**Your goal**
Wherever a line in the data below holds "Premium", copy that line.
========================================================================
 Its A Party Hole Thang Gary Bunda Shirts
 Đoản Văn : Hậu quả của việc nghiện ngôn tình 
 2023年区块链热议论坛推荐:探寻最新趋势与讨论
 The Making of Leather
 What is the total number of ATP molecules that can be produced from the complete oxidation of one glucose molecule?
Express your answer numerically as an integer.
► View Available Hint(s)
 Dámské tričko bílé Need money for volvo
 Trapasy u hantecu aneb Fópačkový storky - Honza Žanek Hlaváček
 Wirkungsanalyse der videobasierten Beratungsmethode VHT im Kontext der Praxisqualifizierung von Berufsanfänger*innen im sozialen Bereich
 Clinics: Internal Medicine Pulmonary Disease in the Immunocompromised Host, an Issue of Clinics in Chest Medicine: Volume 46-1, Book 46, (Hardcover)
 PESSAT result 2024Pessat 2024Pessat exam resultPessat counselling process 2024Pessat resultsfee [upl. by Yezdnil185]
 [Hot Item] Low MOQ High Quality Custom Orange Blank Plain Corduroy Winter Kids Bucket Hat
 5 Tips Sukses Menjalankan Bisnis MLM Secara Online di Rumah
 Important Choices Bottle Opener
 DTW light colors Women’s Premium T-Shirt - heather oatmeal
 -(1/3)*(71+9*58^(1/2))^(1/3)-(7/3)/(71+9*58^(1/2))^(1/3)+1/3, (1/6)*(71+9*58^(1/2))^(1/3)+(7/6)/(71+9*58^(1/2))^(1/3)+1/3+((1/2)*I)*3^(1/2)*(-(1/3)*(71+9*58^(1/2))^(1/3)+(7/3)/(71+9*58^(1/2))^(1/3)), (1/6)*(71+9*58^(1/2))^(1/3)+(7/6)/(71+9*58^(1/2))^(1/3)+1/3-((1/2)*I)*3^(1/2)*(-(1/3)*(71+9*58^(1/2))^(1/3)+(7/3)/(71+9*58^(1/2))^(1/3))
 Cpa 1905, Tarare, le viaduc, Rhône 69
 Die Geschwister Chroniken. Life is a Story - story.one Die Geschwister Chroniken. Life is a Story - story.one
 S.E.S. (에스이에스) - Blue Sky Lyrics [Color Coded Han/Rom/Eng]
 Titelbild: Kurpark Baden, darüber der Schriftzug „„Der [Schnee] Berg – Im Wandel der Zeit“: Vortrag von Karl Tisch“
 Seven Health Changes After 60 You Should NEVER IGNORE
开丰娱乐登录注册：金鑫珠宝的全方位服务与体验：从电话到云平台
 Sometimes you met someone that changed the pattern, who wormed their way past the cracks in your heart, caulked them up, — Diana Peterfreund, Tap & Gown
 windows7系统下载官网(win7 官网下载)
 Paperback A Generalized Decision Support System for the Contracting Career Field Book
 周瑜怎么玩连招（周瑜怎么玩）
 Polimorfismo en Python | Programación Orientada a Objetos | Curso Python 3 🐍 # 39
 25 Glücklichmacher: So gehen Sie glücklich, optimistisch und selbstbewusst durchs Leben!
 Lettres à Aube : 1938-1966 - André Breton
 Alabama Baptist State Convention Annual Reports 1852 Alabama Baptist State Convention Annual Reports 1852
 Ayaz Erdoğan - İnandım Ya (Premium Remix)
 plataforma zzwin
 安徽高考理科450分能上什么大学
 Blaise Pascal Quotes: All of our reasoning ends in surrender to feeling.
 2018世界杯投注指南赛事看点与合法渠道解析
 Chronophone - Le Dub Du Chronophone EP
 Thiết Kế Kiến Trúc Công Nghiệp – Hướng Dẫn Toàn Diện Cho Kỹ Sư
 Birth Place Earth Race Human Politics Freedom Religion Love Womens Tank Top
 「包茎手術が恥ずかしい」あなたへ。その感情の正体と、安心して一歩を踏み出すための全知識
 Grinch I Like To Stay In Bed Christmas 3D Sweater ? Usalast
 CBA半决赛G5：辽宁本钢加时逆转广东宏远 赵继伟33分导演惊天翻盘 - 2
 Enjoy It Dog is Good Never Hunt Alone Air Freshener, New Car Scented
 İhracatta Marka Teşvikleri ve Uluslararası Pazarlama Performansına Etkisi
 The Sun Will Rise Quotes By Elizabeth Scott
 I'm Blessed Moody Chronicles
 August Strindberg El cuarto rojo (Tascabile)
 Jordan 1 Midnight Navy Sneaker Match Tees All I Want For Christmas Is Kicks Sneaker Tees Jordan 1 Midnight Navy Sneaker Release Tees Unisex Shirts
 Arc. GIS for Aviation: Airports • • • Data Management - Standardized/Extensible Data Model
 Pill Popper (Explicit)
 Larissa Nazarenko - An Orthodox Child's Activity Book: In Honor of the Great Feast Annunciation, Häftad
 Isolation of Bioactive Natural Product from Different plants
========================================================================
**Exercise solution**
 DTW light colors Women’s Premium T-Shirt - heather oatmeal
 Ayaz Erdoğan - İnandım Ya (Premium Remix)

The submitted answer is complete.